SOURCE EXCERPT:
“Fire engines gave us the same thrill that children have felt in all times at the sight of running horses accompanied by the clanging of bells.” –Samuel Canby Rumford
Samuel Canby Rumford grew up in a house on the corner of Market and Fourteenth streets in Wilmington, Delaware, in the 1880s. Later in life he reminisced about the excitement of witnessing courageous firefighters, the action heroes of the day, imperil their own lives to save others while battling dangerous blazes. To capitalize on children’s hero worship of these brave men, famed board game maker Milton Bradley & Company created a sectional picture toy in 1882 of a “complete modern American Fire Department.” When placed in a seven-foot continuous line, the pieces reveal a steamer, hose carriage, chemical engine, insurance patrol team, and hook and ladder truck dashing through city streets en route to a fire.
The toy is shown below, section by section, accompanied by Rumford’s reminiscences, which nearly describe the scenes at hand.
“Each engine company had a pumper drawn by a well-matched pair of horses, which derived as much pleasure from their wild dash to the fire as did any of the spectators. …it was indeed a sight to see the engine come swaying and bouncing along with a line of smoke and sparks streaming from its smoke stack.” –Samuel Canby Rumford
“The hose carriages, which had a large reel upon which the hose was wound and many bells swinging from coiled springs, were drawn to the fire by means of two long ropes in the hands of all the available young people in the neighborhood, the same means being used to transport the long wagon carrying ladders and other equipment.” –Samuel Canby Rumford
“…firemen in high rubber boots and shiny black rubber coats under gorgeous red tin hats with wide brims, on the front of which was the insignia of their company. The chief and assistant of each company were armed with shiny nickel trumpets thru which they shouted many orders that no one could understand. Finally a toot would come from the engine to show that steam was up and after much more shouting the stream of water would start, usually being squirted over the spectators before it was at last directed toward the flames.” –Samuel Canby Rumford
The picture toy delivered on its promise of “the most modern machines” in featuring not only steam power, a crucial development over hand-pumping in providing faster, steadier supplies of water, but also a chemical engine. Especially useful in dense urban areas, sodium bicarbonate (or baking soda) helped to extinguish fires with minimal water damage.

SET EXERCISE:
Pick up the article on Milton Bradley's 1882 fire department picture toy after its last sentence and carry it further.

EXTRACTED INFORMATION:
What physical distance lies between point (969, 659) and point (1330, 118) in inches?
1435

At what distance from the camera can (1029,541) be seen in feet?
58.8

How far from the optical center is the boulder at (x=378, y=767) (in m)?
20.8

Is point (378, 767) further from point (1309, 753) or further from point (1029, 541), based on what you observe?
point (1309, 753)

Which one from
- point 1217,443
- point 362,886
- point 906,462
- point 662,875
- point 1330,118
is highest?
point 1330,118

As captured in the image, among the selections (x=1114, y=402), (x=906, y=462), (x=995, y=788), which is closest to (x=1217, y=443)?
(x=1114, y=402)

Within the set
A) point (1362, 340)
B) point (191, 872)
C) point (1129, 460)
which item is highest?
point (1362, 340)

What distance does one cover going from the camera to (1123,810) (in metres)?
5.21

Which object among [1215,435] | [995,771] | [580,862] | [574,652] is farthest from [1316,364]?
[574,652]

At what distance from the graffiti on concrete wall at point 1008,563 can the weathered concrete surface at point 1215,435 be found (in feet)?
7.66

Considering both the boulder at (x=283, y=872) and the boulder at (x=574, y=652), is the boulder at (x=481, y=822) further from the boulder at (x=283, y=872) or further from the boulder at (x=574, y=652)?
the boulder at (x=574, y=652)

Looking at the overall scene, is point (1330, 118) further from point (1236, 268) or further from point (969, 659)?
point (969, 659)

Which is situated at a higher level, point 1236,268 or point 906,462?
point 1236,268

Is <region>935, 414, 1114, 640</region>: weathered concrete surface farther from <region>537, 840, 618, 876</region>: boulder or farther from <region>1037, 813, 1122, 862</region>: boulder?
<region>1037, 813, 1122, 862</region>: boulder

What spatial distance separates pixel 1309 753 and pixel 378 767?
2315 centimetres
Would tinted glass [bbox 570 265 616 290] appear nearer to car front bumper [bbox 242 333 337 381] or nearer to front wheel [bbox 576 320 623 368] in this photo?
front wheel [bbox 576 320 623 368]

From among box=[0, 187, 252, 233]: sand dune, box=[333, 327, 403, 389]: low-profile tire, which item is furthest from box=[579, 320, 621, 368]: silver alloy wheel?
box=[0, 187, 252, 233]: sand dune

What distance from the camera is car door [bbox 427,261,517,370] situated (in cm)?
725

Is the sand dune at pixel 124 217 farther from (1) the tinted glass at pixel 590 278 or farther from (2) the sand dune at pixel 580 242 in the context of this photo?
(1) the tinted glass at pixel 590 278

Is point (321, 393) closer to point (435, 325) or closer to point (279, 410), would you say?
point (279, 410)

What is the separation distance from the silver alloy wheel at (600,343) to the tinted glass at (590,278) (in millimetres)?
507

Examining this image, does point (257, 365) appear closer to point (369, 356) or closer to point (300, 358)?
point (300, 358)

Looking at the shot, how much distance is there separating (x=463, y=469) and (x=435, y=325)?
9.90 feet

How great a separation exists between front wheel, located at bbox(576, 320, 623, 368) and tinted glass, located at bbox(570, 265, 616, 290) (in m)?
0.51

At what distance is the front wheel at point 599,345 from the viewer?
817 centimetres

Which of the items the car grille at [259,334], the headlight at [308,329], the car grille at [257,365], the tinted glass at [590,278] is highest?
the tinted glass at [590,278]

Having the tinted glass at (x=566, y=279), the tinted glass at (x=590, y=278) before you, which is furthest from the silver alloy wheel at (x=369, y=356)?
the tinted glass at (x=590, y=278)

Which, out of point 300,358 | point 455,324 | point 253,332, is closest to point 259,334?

EXERCISE ANSWER:
Rumford died in 1950 at age 74. Having observed the advent of automotive and mechanical means in the early decades of the 20th century, he still remembered the multisensory spectacle and excitement of firefighting in his youth as shown in this 1906 set of postcards showing firemen in action.
Kids today still get a thrill out of hearing the ear-piercing siren of a fire truck and seeing it race off, so the firefighters can fight the flames and save lives. Let them live out their firefighter fantasies during Winterthur’s Truck and Tractor Day on October 3, 10:00 am–4:00 pm. Kids can climb on the Winterthur fire truck, dress in firefighter gear, and put out a “fire” with our pumper truck. In addition to the firefighting fun, there will be lots of antique farm vehicles, hayrides, arts and crafts, and even a mechanical cow to milk!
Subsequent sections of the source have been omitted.